Des patients, déplacés, soignants ont été interrogés, fouillés, certains déshabillés, a raconté un journaliste de l’AFP lui-même bloqué pendant des jours dans l’hôpital, où il s’était rendu pour mener des entretiens.

« C’était l’enfer », raconte Rami Charab, qui dit avoir été battu. « Je suis resté cinq heures sur l’esplanade de l’hôpital en sous-vêtements », ajoute-t-il. « Et tout ça au milieu des bombardements ».

Ces derniers sont incessants sur la bande de Gaza depuis que le Hamas a tué le 7 octobre 1200 personnes en Israël, en majorité des civils, selon les autorités israéliens, déclenchant une guerre qui a fait jusqu’ici 12 300 morts à Gaza, selon le ministère de la Santé du Hamas.

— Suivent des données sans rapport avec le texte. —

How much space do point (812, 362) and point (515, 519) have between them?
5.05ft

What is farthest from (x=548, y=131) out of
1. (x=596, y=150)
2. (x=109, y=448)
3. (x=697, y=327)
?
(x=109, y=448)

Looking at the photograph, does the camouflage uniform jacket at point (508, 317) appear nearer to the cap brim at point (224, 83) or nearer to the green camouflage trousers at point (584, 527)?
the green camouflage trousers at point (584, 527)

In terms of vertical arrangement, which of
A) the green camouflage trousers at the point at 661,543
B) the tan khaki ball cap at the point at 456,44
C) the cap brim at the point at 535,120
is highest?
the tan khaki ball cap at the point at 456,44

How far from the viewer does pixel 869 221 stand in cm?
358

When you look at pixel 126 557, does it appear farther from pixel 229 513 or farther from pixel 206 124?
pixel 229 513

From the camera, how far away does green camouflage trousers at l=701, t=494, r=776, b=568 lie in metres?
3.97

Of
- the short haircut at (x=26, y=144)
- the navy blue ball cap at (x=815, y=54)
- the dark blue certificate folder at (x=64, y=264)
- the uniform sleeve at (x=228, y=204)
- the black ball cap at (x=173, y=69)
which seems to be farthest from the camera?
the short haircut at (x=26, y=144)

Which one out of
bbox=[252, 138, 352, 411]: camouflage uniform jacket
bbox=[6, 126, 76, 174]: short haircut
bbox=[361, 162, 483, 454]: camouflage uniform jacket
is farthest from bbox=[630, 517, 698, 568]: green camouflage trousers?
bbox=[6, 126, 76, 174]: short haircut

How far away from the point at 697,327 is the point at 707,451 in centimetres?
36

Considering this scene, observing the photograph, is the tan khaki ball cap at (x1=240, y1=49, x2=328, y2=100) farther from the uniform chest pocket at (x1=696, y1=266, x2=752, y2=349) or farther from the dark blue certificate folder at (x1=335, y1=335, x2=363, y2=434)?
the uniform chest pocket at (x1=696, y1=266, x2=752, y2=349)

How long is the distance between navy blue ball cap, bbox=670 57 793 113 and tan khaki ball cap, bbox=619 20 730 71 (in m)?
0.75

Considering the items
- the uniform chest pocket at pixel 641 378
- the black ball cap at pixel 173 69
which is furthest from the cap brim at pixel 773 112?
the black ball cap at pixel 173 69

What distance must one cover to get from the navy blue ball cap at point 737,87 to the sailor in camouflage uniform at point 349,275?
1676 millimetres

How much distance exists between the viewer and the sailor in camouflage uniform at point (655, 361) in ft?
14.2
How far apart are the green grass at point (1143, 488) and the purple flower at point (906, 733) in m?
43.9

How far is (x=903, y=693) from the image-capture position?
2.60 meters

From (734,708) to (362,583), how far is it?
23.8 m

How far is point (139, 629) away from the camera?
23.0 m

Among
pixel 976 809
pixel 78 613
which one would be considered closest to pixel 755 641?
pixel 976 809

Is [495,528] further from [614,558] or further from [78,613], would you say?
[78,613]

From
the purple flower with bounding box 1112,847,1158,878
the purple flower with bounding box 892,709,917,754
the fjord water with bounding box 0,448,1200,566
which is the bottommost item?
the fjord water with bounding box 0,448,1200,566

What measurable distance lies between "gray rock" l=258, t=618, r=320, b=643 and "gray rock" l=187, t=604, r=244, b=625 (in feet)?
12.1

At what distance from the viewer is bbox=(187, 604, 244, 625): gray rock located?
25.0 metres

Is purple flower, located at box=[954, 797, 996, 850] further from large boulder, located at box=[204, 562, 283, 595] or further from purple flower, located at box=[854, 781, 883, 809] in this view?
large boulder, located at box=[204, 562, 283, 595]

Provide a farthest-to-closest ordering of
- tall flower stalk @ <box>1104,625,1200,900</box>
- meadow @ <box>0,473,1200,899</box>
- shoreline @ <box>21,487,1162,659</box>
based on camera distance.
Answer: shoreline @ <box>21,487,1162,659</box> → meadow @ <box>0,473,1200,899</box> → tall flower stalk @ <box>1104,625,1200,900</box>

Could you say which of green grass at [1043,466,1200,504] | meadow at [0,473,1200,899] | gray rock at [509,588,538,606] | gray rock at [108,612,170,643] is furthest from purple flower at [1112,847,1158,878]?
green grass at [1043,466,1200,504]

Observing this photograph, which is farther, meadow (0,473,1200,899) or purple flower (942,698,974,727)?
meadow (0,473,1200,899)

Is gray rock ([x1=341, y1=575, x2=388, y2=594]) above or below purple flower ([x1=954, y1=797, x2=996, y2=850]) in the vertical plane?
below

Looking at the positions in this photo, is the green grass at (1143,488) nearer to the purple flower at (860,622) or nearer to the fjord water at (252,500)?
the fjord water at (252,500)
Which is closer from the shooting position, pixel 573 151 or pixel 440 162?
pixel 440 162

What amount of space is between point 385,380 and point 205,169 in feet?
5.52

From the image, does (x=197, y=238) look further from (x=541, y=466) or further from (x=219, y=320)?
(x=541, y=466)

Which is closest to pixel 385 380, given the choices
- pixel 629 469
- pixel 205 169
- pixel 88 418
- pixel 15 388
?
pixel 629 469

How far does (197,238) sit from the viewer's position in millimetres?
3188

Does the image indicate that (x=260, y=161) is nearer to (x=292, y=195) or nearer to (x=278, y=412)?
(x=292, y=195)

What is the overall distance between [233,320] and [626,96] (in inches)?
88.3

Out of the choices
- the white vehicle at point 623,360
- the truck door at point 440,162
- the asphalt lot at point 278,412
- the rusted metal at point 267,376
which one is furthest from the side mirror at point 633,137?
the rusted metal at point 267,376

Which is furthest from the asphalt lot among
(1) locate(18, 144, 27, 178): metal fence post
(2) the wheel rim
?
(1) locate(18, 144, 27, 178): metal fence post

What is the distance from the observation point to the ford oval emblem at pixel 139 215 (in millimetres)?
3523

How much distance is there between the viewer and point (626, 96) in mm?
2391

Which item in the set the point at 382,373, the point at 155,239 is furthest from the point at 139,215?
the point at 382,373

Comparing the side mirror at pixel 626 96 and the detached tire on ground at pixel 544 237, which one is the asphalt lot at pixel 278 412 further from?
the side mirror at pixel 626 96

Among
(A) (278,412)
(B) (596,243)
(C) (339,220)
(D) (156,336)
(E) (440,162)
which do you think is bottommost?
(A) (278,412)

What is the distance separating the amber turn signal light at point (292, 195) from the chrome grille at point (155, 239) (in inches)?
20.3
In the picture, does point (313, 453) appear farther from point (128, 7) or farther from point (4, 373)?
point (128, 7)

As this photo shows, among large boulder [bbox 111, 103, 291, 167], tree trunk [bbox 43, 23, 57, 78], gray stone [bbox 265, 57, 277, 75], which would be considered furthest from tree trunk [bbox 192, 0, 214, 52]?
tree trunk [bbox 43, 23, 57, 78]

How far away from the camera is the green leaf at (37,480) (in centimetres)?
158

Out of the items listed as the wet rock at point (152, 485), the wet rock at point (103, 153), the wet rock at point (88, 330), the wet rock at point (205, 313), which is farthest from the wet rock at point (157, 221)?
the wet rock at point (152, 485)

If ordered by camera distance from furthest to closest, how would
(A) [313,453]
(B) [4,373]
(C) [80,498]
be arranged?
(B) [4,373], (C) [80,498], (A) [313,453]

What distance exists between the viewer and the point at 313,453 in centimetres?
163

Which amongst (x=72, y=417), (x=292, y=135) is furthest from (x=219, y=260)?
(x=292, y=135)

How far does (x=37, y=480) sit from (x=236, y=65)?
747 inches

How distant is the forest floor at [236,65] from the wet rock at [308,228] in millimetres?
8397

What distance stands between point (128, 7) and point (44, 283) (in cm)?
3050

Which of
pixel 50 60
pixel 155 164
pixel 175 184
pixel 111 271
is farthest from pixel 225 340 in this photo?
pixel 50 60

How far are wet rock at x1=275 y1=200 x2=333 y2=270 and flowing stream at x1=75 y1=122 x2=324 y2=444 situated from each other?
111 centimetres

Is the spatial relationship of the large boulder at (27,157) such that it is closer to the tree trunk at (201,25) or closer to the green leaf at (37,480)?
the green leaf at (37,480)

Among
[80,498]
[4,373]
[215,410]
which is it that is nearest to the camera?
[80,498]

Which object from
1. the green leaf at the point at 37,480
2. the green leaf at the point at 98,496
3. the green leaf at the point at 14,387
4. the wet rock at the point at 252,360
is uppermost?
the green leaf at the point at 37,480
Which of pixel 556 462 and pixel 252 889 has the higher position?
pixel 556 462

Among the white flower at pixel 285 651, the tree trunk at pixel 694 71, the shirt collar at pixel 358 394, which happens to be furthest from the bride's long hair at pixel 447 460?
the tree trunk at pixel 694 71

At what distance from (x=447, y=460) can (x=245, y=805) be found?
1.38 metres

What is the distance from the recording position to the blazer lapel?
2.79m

Samia al-Khatib, 45 ans, son mari Ayman et leur fille de 15 ans, sont eux aussi sortis samedi matin d’al-Chifa et ont marché pour rejoindre le reste de la famille déjà partie dans le camp de réfugiés de Nousseirat, à 10 kilomètres au sud.

Aujourd’hui, un tiers des habitants du nord sont partis, selon le Bureau central des statistiques palestiniennes, parmi les plus de 1,5 million de déplacés de Gaza — soit les deux tiers de la population.

« On a d’abord pris la route de la côte », vers l’ouest. « Toutes les rues étaient détruites, il y avait des cratères, on a vu beaucoup de corps en décomposition près de l’hôpital et sur la route côtière », raconte la quadragénaire.  

« C’était des visions d’horreur, un vrai massacre ».